Land degradation is one of the most challenging environmental problems that the world is currently facing. Like climate change and biodiversity loss, the international community’s ability to address global land degradation and desertification is often hindered by the conundrum of having to channel a massive amount of funds into countries whose economies are already heavily indebted and overleveraged. The main objective of this report is to explore viable methods of financing land restoration using nature-based debt instruments, including debt swaps that provide debt service relief by channelling investments into land restoration.
Despite being key to climate change mitigation and biodiversity, land restoration suffers from an annual funding gap of USD 300 billion—leaving plenty of room for increased financial contributions from both public and private sectors. Should the financing become available, the case for investing in global land restoration is strong, with cross-cutting impacts that span a variety of sectors and provide widespread benefits, including the support of several Sustainable Development Goals.
Efforts to combat the COVID-19 pandemic have exacerbated this situation, leading to heightened expenditure needs and mounting debt stock in a time of drastically reduced tax revenue and stunted economic growth. As a result, the imminent threats to the natural environment are now even more inseparable from the growing debt crisis, prompting the need for holistic and multidisciplinary solutions.
The international community has therefore been increasingly focused on finding comprehensive methods of addressing this issue, and multiple innovations have since emerged for addressing these crises in tandem through the international financial architecture. One such innovation is the scaling up of contingent debt swaps, also known as debt conversions. The environmental allocations from a swap can have a profound ecological impact, but until recently, they have been relatively small in terms of their fiscal impact. If engineered in a certain way, however, a swap transaction can potentially ease an unsustainable debt burden, paving the way for even more spending on green projects by relaxing budget constraints.

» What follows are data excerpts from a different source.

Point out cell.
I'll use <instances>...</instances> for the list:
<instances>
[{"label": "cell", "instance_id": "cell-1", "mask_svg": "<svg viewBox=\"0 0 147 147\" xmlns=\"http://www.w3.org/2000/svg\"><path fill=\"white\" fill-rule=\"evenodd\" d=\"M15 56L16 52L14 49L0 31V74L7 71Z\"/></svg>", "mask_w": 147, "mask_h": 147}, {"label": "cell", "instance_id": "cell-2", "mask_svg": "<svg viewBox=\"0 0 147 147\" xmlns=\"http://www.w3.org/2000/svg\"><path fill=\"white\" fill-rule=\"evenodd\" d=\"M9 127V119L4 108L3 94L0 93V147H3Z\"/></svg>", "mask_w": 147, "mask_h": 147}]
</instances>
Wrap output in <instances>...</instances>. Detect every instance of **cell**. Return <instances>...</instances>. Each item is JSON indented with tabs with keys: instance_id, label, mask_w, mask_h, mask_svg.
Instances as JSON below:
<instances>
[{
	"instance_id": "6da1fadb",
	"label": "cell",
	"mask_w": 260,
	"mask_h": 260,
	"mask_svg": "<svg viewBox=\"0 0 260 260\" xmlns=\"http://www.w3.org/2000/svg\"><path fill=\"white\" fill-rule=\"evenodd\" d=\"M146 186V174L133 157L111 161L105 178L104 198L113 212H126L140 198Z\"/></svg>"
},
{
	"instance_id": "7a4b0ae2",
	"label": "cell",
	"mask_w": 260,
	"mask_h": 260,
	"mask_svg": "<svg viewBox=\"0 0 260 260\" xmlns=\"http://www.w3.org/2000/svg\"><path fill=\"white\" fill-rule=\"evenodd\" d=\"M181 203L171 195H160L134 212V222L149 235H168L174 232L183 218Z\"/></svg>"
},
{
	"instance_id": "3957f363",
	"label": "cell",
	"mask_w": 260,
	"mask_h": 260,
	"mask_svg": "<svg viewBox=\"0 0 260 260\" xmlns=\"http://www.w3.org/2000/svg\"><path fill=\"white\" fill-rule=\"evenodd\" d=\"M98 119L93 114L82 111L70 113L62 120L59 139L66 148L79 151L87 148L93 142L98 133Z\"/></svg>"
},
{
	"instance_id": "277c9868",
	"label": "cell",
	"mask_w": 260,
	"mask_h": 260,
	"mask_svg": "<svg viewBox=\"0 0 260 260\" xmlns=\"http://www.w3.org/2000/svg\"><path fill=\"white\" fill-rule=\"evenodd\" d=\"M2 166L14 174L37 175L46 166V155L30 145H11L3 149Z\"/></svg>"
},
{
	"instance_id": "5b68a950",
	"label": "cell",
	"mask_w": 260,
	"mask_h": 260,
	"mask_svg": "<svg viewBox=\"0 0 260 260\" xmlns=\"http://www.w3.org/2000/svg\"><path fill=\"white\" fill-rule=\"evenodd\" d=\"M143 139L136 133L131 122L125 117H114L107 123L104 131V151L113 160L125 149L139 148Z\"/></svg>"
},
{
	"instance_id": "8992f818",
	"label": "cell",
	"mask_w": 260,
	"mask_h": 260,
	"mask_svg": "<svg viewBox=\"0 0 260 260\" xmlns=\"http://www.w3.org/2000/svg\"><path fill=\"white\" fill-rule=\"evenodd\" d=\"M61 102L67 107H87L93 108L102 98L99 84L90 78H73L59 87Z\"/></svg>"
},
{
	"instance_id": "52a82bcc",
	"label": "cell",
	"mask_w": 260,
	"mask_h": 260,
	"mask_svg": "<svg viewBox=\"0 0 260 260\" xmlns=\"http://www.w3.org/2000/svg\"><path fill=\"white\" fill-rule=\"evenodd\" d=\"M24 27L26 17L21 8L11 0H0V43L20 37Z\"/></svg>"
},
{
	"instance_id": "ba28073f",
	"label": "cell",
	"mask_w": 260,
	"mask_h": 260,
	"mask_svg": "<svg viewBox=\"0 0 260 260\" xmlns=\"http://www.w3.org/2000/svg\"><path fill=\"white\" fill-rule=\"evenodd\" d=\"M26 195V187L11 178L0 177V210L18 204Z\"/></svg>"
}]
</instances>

In order to support the mobilization of resources for combating land degradation and desertification, this report primarily focuses on the debt-for-land-restoration swap mechanism. In addition, the report also explores how other innovations in green finance could potentially be applied to land restoration. These innovations include both the established use-of-proceeds bond structure and the novel sustainability-linked bond concept. A solution featuring one or more of these structures should be tailored to each country’s individual situation with respect to both debt and land degradation. Effectively planned and implemented, these mechanisms can be applied to a broad range of scenarios to achieve a meaningful impact worldwide.